富山県・五箇山には茅葺で合掌造りの古民家が残っている

 少し前の話になりますが、大阪・泉佐野市など4つの自治体が、ふるさと納税制度の税優遇の対象から除外されることが発表されました。

 ふるさと納税制度自体は、よい制度です。制度の主旨は、生まれ故郷や仕事で関係が深い地域などお世話になった自治体に報いるため、納税者が寄付先を選べるというもの。寄付した人には、その寄付額が税控除の対象となるメリットがあります。

 寄付を受ける自治体側からすれば、「地元の子どもたちには、小中高校と地元の行政・教育サービスを通じて巨額の投資をしている。けれども、その子どもたちが大学進学や就職の年齢になると都会に出てゆき、その後の納税先も都会になってしまう。これではあまりに不公平だ」という思いもありました。ふるさと納税制度はこの不公平解消の一助にもなります。

 そこに返礼品という制度がくっつきました。「地域への感謝」という主旨からすれば、寄付して税控除も受けられればそれで十分なはずなのですが、寄付してくれた人に地元の産品を御礼として送れば、地場産業の振興・PRにもなるし、寄付者が地元への愛着をより強めてくれる効果も期待できます。そういうことで、返礼品も認められることとなったわけです。

 しかし泉佐野市が返礼品として用意していたのは、Amazonギフト券など主旨に反するものが多かった。寄付額を増やすために「なんでもあり」になってしまえば、還元率がどんどん上昇し、制度の瓦解につながりかねません。したがって今回の泉佐野市などの除外については当然の判断だったと思うのです。

「東京一極集中を是正しよう」が第一段階

 ただ、この騒動を眺めながら、私の頭には違う疑問が浮かび上がっていました。ふるさと納税制度や地域おこし協力隊など、「地方創生」のための制度の整備はそこそこ進んでいるのですが、その割には地方創生が上手くいったという例はそれほど多くないのはなぜか、という疑問です。単刀直入に言えば、「なぜ地方創生は上手くいかないのか」ということです。
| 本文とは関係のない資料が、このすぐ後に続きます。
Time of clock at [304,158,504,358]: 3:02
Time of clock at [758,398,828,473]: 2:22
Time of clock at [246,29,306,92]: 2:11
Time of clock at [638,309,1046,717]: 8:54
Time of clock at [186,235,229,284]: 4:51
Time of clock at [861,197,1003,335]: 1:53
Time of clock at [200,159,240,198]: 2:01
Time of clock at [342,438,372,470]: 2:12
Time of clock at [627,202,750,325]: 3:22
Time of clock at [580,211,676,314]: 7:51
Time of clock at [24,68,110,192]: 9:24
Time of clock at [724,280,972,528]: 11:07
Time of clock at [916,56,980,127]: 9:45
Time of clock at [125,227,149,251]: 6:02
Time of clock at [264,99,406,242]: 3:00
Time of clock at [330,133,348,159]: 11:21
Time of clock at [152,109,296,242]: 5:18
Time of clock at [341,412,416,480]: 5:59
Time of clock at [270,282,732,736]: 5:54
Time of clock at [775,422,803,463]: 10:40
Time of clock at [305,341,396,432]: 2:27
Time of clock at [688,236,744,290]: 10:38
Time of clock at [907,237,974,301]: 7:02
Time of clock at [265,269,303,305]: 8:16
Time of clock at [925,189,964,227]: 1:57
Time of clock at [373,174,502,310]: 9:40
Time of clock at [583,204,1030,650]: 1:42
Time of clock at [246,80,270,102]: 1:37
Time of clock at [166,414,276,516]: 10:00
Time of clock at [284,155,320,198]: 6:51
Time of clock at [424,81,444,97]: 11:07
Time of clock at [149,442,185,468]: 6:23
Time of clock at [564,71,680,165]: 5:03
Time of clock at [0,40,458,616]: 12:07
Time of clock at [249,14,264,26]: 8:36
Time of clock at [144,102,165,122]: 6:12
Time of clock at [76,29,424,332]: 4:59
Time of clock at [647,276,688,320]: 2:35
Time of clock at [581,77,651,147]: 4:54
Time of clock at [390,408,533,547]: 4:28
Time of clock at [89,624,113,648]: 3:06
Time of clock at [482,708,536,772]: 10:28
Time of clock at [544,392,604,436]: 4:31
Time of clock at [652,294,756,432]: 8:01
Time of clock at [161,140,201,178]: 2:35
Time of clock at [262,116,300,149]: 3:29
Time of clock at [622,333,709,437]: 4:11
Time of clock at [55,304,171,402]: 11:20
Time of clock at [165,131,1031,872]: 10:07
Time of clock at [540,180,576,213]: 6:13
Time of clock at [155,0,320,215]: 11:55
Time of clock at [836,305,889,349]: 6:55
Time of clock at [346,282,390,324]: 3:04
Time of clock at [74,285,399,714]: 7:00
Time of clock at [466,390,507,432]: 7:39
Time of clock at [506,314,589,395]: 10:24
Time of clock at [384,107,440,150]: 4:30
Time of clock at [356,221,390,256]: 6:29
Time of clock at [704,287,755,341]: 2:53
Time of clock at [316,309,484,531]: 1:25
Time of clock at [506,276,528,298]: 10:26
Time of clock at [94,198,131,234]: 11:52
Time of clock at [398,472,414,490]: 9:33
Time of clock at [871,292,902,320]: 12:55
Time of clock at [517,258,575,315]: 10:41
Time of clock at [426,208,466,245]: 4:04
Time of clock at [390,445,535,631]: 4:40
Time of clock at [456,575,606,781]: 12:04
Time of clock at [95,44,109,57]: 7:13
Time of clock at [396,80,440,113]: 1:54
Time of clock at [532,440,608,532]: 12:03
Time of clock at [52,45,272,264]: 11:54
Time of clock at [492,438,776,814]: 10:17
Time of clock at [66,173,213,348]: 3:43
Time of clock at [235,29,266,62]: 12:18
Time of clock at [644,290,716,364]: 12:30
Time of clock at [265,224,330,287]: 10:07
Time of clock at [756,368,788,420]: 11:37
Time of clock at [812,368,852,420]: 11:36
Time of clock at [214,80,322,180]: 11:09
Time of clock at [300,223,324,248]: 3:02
 そこで、私なりに日本の地方創生の流れを分析してみました。まず地方創生にはこれまで3つの局面があったように思います。

 一つ目のフェーズが現れたのは70~80年代です。当時は「地方創生」という言葉は使われていませんでしたが、地方の問題を語る時に使われたキーワードは「過疎問題」でした。戦後の焼け野原の中から復興して、高度成長期に入ると、地方から都会に多くの人が流入し始め、地方は過疎化に見舞われることになります。そのため「東京一極集中を是正しよう」という機運も生まれ、様々な施策が始まります。最も有名なのは、田中角栄さんの「日本列島改造論」でしょう。この文脈の中で、地方と中央を結ぶ交通インフラの整備とともに、工場立地の制限を進め、都会にあった工場を地方に移していく流れがつくられました。